What the task asks: Reproduce verbatim the lines of the records below, starting with the line that contains "From the things" and continuing through the line that contains "417 centimetres", both included. Output only those lines.

Data for this exercise:

^^^^^^^^^^^^^^^^

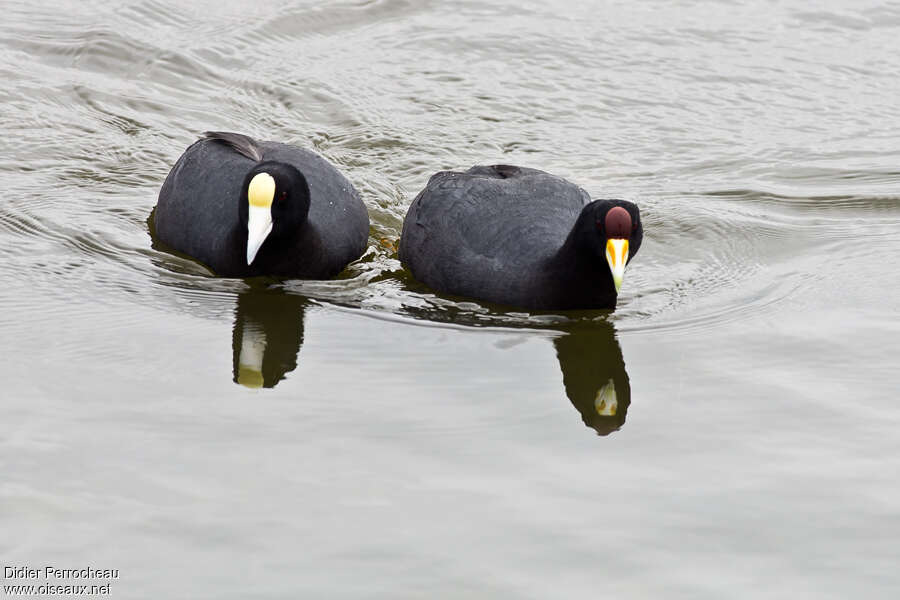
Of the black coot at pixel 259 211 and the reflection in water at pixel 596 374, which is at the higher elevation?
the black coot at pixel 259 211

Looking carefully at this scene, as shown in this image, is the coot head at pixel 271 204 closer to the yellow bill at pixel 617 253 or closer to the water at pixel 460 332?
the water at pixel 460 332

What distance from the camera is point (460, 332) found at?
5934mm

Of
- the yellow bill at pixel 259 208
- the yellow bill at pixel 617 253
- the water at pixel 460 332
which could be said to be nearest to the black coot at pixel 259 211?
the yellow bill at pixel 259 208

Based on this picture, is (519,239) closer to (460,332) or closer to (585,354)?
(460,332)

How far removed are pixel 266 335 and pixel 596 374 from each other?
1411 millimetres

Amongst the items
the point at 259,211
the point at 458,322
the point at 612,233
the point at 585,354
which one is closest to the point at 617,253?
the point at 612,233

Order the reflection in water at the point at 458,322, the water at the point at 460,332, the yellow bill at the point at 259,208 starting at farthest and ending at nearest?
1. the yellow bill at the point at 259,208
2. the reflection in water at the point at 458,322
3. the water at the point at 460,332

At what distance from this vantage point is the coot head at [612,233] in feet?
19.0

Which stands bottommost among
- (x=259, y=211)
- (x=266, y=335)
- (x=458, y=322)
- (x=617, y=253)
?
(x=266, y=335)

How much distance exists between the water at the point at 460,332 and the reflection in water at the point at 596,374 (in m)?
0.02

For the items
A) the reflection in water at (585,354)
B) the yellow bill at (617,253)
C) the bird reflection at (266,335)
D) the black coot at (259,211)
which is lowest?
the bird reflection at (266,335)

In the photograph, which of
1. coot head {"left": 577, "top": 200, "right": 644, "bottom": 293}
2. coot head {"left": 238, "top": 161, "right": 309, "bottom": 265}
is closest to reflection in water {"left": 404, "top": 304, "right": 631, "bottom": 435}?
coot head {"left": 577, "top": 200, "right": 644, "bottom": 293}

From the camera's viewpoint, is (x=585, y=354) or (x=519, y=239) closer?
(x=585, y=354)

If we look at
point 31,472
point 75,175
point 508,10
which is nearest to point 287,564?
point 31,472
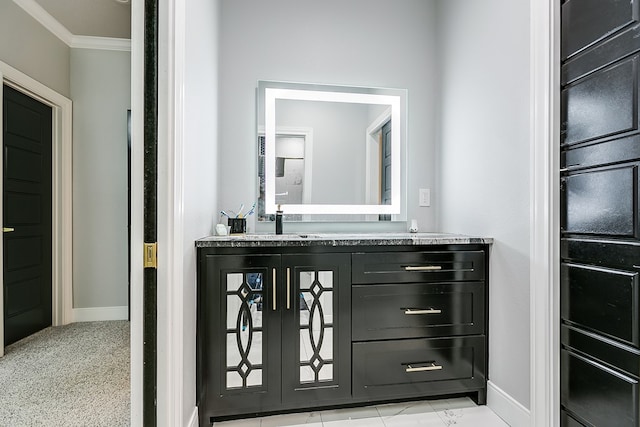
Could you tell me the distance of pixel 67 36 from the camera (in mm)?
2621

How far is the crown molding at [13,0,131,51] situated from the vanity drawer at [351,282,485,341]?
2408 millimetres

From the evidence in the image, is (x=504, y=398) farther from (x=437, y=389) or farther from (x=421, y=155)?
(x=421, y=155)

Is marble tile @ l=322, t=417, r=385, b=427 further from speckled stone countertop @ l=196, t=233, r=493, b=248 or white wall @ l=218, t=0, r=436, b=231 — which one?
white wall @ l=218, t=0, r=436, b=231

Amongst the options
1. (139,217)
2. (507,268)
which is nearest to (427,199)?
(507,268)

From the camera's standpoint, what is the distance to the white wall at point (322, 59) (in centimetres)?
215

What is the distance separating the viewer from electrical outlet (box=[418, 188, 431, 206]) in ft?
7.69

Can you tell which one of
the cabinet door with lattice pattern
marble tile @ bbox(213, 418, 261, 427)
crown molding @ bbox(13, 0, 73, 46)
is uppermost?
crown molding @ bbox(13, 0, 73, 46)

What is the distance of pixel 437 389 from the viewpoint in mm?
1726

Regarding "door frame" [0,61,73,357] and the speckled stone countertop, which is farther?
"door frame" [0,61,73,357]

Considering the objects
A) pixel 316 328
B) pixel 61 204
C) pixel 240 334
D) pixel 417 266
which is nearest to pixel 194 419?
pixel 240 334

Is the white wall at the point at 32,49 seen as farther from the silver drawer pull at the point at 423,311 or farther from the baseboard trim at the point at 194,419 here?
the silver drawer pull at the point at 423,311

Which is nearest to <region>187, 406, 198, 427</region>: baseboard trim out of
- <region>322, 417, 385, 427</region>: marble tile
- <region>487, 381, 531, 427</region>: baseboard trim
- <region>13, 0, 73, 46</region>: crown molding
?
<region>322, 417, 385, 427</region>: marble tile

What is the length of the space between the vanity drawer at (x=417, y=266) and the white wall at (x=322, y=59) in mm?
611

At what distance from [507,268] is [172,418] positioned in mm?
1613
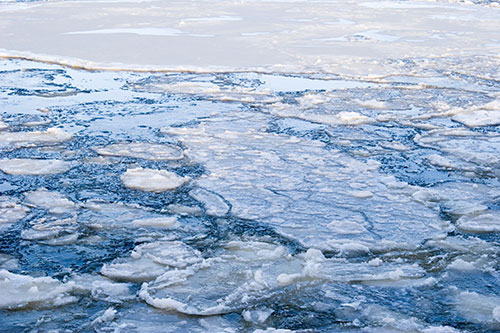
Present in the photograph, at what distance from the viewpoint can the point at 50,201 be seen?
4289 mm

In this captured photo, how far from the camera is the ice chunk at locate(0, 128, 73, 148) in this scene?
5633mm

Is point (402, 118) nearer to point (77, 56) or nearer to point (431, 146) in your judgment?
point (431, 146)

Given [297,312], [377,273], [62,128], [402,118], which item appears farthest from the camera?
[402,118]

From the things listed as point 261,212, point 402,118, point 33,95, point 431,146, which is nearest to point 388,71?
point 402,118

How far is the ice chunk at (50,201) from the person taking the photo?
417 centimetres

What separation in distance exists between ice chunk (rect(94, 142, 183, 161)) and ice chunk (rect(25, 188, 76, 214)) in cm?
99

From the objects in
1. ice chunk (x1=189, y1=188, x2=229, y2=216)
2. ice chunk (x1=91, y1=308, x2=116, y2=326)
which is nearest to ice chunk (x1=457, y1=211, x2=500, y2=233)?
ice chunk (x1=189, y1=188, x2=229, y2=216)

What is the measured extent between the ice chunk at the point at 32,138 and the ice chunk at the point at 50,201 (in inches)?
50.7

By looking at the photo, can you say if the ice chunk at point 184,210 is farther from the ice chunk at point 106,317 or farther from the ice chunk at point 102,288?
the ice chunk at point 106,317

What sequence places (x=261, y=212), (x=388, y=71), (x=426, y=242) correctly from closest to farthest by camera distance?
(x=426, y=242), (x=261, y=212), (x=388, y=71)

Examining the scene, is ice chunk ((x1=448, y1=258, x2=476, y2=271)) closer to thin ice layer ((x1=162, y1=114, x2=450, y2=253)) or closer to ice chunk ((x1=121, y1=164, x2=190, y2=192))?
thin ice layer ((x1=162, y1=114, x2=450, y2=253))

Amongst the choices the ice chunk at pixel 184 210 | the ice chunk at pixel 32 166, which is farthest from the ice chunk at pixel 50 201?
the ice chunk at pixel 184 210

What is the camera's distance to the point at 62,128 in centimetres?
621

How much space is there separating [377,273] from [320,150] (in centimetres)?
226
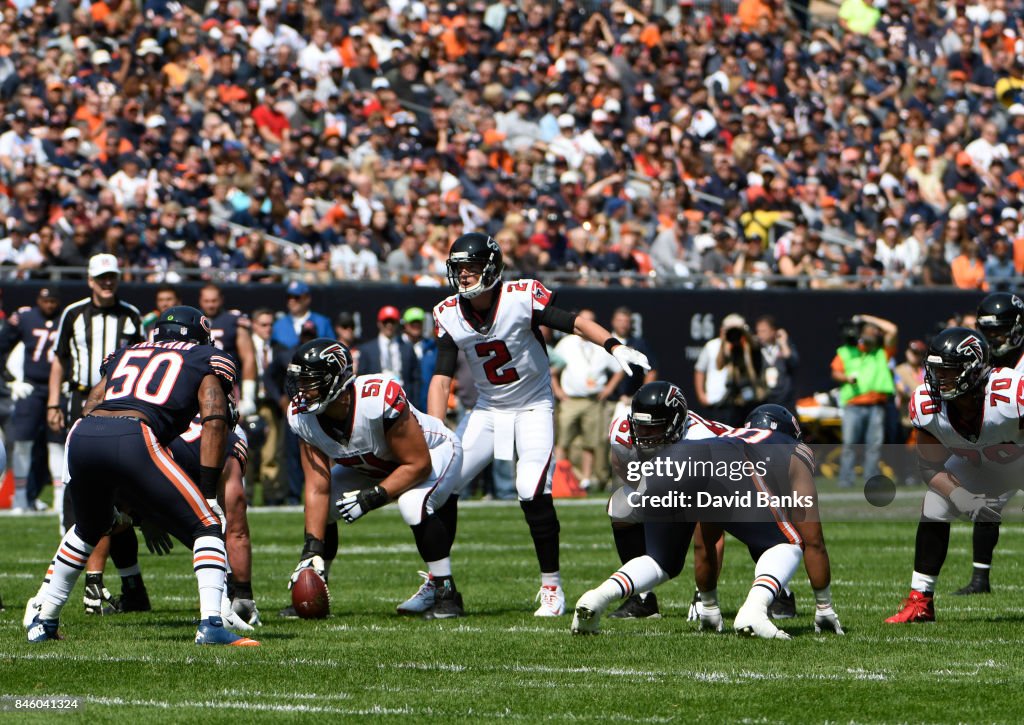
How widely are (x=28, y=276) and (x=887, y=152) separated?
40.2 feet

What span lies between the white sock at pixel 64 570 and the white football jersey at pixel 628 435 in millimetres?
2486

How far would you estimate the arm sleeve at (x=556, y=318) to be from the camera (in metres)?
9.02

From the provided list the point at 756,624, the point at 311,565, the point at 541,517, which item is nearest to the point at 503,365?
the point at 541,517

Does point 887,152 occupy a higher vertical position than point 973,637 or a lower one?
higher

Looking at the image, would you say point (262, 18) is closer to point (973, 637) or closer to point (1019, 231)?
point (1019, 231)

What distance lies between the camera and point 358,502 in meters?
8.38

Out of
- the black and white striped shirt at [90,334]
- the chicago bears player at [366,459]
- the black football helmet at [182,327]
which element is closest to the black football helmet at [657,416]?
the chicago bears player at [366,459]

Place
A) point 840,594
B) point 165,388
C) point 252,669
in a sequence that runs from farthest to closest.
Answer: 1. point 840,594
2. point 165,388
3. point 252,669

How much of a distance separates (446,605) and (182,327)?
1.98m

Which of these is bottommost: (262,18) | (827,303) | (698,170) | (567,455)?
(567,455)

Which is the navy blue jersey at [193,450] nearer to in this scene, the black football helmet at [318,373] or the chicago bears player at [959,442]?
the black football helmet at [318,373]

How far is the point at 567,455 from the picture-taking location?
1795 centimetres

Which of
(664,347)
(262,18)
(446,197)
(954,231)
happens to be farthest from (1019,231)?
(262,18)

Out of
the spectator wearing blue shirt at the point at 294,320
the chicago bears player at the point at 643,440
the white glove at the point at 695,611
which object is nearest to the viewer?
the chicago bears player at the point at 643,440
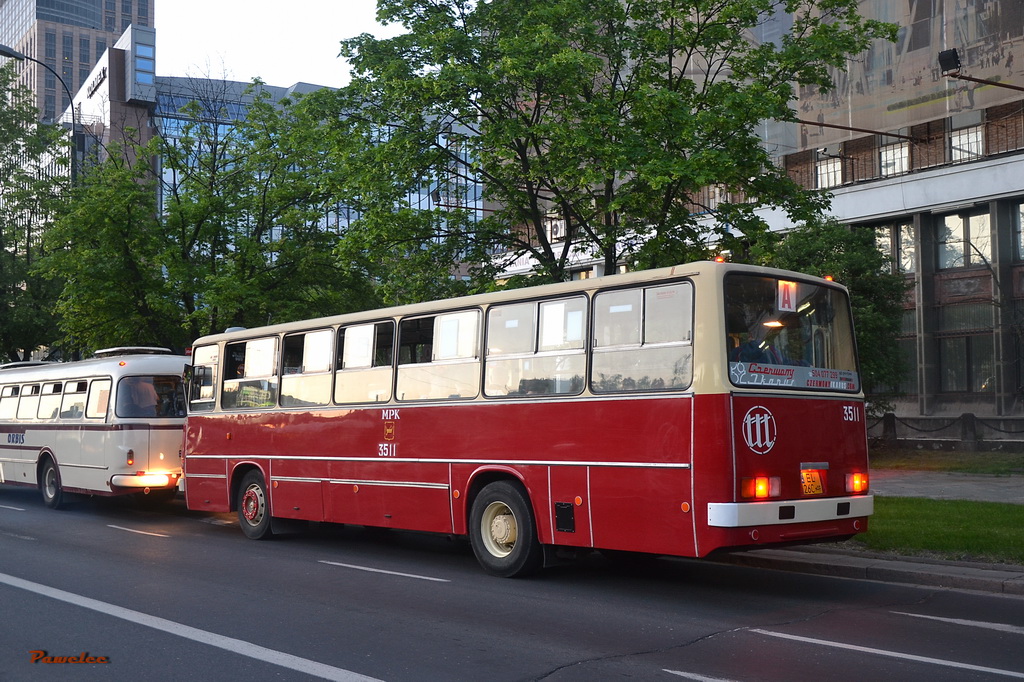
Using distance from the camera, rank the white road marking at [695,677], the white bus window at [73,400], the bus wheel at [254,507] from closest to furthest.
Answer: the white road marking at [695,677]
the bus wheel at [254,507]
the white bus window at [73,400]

^^^^^^^^^^^^^^^^

Answer below:
From the things listed as point 261,212, point 402,118, point 33,95, point 431,146, which is nearest to point 388,71?
point 402,118

How far is the ice chunk at (50,201) from the person taking the photo?
417 centimetres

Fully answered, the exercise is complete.